なんどもっと、ゆっくりと過ごさなかったのかと回顧の念を催した。もし泉堂さんとつき合って結ばれたらとか、もし自分だけ辰野に残ったらとか考えた。


 そんな事を思い巡らすと、不思議に、その頃の友人達の顔が、次々と現れて来て驚いた。年を取ると最近の事を忘れて思い出せないが、昔の事が鮮明に思い出されると何かの本で呼んだが、全く、その通りの状態になった。でも、何とも、心地よい感じだ。


 いろんな事を考えていると、夕暮れ時になった。そこで、ポンパドールのフランスあんパン、ラスク、カレーパン、チーズパン、アップルパイ、チョコレートパン、フランスパンなど、たくさん買い込んだ。その後、泉堂さんに電話して、パン買いすぎたらあげるというと、橋本のカフェで待つと言われた。


 その後、急いで横浜線の快速で橋本駅に向かうと18時過ぎに到着すると泉堂さんが待っていて、まず、買ってきたパンを見せ、欲しいのを取って良いと言うと、喜んで、盛ってきた袋に次々と好みのパンを入れた。ポンパドールのパンて美味しいのよと言い笑顔をくれた。


 ピザセット、パスタセット注文して、一緒に夕食を食べて、下村の今までの経緯と、今回の検査の話をすると、悪い結果が出ないことを祈るだけよねと、心配そうに話した。しかし、結果は、神のみぞ知るの世界であり、我々に何もできないと言った。

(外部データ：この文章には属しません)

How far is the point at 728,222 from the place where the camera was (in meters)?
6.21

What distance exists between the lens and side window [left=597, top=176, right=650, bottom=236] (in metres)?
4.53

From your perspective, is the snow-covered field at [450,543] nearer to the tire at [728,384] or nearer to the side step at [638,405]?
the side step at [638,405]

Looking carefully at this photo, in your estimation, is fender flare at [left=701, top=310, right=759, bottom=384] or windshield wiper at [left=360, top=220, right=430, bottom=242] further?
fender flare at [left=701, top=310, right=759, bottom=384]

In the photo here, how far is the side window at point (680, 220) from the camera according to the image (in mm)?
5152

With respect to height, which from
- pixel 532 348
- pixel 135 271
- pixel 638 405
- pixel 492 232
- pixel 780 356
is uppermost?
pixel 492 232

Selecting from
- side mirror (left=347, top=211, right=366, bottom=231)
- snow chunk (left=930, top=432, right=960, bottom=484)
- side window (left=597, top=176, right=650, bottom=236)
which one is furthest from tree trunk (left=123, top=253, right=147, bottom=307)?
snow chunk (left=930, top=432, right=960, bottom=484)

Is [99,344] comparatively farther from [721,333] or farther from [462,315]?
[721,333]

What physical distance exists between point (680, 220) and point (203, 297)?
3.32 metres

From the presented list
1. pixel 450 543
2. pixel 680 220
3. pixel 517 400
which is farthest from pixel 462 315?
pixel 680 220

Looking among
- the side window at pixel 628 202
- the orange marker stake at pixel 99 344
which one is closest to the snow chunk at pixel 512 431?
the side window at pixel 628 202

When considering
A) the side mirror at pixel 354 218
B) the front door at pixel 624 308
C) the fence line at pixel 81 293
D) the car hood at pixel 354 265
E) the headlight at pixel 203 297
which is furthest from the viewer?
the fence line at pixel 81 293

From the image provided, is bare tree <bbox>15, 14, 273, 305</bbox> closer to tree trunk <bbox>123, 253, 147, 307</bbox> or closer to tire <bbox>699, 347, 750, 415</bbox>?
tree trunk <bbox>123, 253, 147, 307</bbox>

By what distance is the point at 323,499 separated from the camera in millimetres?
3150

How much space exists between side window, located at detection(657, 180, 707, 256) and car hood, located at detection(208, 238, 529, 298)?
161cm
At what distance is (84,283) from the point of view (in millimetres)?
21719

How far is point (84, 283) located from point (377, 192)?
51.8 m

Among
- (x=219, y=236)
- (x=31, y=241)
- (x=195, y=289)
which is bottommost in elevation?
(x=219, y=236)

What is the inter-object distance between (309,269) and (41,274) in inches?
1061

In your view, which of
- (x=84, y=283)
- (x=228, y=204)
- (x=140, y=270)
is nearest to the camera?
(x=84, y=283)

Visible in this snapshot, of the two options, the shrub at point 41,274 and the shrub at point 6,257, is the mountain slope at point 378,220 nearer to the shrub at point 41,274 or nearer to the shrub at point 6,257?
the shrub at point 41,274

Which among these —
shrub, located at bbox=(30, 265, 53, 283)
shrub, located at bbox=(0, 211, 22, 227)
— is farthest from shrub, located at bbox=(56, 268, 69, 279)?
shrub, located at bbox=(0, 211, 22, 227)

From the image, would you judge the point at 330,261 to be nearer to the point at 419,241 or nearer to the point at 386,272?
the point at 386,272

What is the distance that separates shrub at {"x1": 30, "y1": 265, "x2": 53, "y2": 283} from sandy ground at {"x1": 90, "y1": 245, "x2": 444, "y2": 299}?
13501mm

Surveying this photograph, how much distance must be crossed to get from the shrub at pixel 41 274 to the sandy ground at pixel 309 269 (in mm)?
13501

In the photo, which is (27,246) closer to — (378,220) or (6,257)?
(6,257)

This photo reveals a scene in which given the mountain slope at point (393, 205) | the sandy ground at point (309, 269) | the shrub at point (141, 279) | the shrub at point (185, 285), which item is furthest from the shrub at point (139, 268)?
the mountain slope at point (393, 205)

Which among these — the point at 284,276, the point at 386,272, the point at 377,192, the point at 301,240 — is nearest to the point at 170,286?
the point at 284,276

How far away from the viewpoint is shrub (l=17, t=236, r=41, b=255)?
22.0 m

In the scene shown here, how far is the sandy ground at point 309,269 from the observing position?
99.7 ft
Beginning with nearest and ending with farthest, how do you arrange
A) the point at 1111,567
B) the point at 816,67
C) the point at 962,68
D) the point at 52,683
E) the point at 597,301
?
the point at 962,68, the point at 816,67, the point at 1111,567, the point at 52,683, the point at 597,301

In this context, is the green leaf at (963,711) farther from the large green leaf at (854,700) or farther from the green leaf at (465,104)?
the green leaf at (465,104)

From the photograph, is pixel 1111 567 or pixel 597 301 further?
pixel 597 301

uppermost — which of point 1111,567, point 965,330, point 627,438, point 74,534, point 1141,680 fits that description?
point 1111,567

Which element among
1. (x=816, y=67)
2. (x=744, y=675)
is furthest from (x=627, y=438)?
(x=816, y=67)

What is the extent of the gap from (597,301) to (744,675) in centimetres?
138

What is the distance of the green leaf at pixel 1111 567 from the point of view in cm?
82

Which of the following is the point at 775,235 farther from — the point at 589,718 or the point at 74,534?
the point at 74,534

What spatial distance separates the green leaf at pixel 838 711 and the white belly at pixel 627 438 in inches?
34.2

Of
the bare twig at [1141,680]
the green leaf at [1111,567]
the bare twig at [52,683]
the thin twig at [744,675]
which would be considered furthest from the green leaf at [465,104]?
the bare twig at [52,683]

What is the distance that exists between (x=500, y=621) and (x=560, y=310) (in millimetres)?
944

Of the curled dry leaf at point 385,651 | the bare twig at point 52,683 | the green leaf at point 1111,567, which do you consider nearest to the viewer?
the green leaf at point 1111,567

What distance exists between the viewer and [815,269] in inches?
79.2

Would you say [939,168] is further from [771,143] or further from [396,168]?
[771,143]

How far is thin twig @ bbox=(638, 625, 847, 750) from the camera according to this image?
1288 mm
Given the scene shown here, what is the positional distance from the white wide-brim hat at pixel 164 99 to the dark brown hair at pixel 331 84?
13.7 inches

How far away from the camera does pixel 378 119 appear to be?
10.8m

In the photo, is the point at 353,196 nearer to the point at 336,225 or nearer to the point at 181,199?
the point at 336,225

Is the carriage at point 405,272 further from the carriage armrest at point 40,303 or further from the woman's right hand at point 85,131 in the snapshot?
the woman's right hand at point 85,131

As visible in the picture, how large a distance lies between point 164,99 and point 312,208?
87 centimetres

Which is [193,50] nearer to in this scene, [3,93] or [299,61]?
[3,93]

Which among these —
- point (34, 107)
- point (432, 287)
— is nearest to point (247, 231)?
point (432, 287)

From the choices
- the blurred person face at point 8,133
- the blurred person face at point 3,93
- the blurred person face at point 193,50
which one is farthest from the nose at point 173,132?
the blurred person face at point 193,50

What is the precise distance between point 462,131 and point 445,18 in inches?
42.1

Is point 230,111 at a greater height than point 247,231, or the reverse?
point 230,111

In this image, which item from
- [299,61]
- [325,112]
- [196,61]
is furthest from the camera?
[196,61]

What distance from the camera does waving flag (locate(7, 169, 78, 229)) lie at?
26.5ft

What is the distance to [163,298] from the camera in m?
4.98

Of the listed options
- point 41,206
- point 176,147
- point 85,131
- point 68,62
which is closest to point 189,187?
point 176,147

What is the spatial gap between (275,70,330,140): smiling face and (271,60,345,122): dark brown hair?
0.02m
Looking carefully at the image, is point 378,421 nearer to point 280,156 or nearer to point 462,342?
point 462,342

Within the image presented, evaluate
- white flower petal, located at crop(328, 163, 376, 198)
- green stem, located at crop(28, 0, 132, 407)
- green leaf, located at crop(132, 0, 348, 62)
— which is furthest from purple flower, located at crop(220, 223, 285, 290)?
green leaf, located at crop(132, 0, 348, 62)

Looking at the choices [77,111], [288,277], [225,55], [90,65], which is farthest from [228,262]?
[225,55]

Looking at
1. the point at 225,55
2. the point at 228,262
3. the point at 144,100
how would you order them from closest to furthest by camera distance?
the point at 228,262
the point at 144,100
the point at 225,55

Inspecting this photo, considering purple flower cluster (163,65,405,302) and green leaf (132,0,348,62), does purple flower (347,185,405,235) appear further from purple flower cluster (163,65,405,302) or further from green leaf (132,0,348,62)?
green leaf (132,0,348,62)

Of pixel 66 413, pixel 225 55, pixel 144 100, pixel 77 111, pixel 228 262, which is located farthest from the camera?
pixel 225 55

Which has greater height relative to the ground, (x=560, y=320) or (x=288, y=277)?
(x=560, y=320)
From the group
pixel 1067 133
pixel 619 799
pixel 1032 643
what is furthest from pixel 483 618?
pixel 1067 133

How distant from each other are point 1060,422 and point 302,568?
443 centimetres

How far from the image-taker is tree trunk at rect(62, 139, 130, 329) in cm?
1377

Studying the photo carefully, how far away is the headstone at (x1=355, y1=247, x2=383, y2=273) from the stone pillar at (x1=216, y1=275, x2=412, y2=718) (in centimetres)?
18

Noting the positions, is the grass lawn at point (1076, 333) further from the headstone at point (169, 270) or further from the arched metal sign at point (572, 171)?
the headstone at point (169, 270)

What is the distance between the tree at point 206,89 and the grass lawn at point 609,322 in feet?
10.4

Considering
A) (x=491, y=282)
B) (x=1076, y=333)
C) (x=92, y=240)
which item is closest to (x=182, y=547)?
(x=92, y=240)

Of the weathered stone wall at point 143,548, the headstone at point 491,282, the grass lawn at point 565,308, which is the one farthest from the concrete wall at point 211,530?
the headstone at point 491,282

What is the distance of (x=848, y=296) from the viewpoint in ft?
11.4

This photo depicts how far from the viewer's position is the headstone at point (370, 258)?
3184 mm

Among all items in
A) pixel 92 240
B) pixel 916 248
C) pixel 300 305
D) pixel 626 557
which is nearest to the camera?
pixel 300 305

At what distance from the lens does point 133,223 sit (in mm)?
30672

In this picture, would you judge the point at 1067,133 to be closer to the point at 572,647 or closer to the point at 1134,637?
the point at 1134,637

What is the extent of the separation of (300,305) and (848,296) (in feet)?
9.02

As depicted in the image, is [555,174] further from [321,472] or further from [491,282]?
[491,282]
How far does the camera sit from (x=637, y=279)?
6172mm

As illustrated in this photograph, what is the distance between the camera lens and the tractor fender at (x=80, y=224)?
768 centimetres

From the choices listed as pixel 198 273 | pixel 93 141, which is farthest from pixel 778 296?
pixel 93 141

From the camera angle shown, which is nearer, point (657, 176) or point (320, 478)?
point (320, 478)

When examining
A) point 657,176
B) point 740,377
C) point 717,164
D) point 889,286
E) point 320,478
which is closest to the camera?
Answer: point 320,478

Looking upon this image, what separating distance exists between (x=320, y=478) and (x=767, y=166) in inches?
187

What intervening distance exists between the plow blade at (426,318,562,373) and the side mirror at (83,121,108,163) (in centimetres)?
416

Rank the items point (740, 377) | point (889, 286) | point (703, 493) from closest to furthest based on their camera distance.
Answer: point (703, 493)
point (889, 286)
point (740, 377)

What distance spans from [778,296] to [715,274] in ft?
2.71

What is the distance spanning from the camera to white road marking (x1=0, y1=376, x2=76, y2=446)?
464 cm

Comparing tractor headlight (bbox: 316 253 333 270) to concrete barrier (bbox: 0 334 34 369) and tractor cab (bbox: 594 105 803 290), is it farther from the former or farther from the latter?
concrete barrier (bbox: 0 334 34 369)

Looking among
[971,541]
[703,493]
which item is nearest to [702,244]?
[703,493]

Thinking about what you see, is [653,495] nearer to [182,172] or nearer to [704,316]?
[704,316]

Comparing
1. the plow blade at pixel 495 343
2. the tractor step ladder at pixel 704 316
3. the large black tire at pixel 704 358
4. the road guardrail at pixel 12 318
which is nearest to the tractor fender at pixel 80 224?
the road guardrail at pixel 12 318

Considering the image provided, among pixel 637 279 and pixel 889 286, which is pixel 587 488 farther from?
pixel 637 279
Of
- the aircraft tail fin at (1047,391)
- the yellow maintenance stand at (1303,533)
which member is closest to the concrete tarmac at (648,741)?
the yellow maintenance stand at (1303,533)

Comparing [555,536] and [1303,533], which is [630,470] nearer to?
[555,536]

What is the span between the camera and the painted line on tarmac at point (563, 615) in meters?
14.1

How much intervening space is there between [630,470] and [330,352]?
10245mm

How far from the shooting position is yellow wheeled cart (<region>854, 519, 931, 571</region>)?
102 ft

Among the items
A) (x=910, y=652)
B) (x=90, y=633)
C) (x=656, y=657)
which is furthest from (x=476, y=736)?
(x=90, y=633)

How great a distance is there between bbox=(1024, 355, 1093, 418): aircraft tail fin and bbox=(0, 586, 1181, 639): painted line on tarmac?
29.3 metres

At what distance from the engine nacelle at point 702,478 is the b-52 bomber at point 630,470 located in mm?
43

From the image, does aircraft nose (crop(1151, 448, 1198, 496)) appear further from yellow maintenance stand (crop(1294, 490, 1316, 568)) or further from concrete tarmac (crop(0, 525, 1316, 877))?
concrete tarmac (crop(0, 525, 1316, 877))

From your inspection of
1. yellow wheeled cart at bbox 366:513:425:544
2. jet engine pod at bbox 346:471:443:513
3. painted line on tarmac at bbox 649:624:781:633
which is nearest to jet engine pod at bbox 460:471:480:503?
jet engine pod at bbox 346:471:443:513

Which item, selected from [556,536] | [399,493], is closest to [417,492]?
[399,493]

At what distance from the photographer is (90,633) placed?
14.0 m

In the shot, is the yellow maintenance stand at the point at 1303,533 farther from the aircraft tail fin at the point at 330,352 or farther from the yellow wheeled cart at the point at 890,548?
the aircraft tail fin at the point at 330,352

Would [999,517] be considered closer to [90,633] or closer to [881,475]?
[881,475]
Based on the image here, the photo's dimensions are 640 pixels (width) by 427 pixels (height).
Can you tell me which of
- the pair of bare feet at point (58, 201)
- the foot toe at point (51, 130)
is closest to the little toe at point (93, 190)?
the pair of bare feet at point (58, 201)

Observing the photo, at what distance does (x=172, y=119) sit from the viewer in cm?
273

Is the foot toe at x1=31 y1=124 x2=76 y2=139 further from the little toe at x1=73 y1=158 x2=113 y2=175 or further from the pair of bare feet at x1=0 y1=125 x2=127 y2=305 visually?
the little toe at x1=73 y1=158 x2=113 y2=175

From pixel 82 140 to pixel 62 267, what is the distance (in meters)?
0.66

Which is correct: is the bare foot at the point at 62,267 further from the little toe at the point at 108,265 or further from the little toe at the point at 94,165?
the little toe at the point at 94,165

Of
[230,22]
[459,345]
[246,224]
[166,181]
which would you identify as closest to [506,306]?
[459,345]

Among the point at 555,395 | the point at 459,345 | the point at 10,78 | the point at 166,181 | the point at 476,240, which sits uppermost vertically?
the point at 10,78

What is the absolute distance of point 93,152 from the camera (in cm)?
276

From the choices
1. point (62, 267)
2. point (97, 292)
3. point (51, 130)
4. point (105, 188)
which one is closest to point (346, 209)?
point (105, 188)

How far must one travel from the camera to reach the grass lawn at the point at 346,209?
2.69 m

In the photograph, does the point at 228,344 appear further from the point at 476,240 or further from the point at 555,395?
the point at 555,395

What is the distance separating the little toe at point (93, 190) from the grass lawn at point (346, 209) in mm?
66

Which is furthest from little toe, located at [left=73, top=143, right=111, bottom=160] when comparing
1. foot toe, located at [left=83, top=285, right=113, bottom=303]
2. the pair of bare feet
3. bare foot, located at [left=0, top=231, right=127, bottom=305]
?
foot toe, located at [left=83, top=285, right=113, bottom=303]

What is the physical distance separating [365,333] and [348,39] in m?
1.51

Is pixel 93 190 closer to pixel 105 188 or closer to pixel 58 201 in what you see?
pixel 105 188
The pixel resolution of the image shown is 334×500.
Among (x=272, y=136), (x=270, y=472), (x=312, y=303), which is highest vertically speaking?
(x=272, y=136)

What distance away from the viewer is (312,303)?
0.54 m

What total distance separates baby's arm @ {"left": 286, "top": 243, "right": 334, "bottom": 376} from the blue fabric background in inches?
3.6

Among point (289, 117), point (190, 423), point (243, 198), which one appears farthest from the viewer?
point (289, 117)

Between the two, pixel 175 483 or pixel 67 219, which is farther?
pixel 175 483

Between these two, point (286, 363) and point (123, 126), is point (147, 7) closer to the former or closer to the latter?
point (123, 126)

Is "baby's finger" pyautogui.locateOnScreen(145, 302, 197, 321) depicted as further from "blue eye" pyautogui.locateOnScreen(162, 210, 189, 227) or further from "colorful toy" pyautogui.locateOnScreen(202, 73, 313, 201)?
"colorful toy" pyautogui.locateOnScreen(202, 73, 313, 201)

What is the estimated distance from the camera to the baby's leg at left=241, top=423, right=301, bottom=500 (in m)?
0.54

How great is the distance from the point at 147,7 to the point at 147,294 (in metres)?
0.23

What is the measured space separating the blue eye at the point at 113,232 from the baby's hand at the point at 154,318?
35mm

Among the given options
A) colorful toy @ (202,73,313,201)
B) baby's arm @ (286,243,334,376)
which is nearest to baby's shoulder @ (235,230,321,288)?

 ただ、彼の要望通りにしてあげるだけだと言うと、宮入君って、本当に優しい男ねと言った。その後、ワインのボトルを頼んで、昔話などを含め、話が盛り上がった。そして、帰り際、泉堂さんが、うちに泊まって行きなさいよと、ドキッとすることを言った。


 これには、何と答えて良いか、わからず、いると、冗談よと、優しく、泉堂さんが言った。あんまりからかうなよな、俺も心臓病で、倒れるからと言うと、大笑いした。でも、そのうち、チャンスがあったら、お願いねと、甘える声で言うので、顔を赤らめた。